Non succede spesso, ma ecco un libro che si avrebbe voglia di avere fra le mani, con la speranza di trovarlo all’altezza delle aspettative.
Soprattutto, aggiungiamo, all’indomani dell’8 marzo, «festa» – fra mille virgolette – la cui stessa esistenza rivela quanta riflessione si debba ancora fare, tutte e tutti, sul rapporto tra donne e uomini nelle società contemporanee (al plurale, per forza di cose, e possibilmente senza che a nessuno venga in mente di avere la ricetta pronta).
Il titolo è The Patriarchs, «I patriarchi» (anche questo al plurale, e vedremo perché) ed è uscito per Penguin Random House in questi giorni.
L’autrice, la giornalista scientifica Angela Saini – nome all’apparenza italiano, ma in realtà britannica adesso trapiantata negli Stati Uniti – aveva già affrontato un argomento contiguo in un saggio del 2017, Inferior: How Science Got Women Wrong and the New Research That’s Rewriting the Story, dove aveva approfondito gli effetti negativi del sessismo sulla ricerca scientifica passata e presente.
In questo nuovo saggio, però, Saini – che ha studiato ingegneria e scienze a Oxford e al King’s College di Londra – va alle radici della questione, «mettendo in discussione l’idea secondo cui gli uomini comandano perché sono più forti, più intelligenti o più adatti a farlo», come scrive sul Guardian Katy Guest, che al libro e alla sua autrice ha dedicato un lungo articolo.
In realtà, è la stessa Saini a parlare, «le società matrilineari e matrilocali sono parte integrante del tessuto della storia e della società umana, non mondi rarissimi e insoliti in cui le leggi della natura sono state in qualche modo ribaltate».
Ma allora, si è chiesta la giornalista, perché le società dominate dagli uomini sono così comuni? Per rispondere, Saini ha studiato le nuove ricerche nel campo della genetica e i testi di archeologia, e ha girato mezzo mondo, visitando le rovine neolitiche di Çatalhöyük, in Turchia, e incontrando la comunità Khasi di Meghalaya, nell’India nordorientale e gli esponenti degli Onondaga, una delle cinque nazioni originali della Lega irochese, a Seneca Falls nello Stato di New York.
In questo viaggio, scrive ancora Katy Guest, «ha trovato società antiche che contraddicevano le moderne idee binarie di genere; sistemi matrilineari che erano stati sovvertiti dal colonialismo; e regole patriarcali che venivano abolite in un attimo per capriccio dei governi».
A ogni tappa Saini ha avuto la conferma che l’idea di «un unico piano monolitico, cospirativo e globale di dominazione maschile che ha spazzato il mondo in modo molto omogeneo» andava quantomeno riveduta, e che in effetti siamo di fronte a «diversi patriarcati (ecco il motivo del plurale, ndr) che hanno assunto forme differenti a seconda dei tempi e dei luoghi».
Insomma, «il patriarcato non è qualcosa che gli uomini hanno imposto alle donne in qualche momento della storia, ma un sistema fragile alla cui perpetuazione partecipiamo tutti ogni giorno». In altri termini, anche se in una prospettiva femminile può dar fastidio, il patriarcato «non è ‘loro’, ma ‘tutti noi’».
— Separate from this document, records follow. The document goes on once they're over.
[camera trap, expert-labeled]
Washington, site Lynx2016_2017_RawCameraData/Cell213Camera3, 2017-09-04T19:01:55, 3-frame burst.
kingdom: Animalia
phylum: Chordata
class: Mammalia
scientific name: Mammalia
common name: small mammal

E a proposito di cose che possono infastidire, nell’intervista Saini sottolinea che per trovare una società che ha legiferato per l’uguaglianza fra donne e uomini non bisogna tornare alla preistoria, basta andare indietro di un secolo, all’Unione Sovietica – anche se, aggiunge, «questi diritti possono essere tolti con la stessa rapidità con cui sono stati conquistati», basti pensare ai «valori tradizionali» cui oggi inneggia Putin.
Eppure, sostiene l’autrice, lo sguardo proposto in The Patriarchs è ottimista, perché se non altro «dimostra che società più eque possono esistere e prosperare, nella storia e oggi».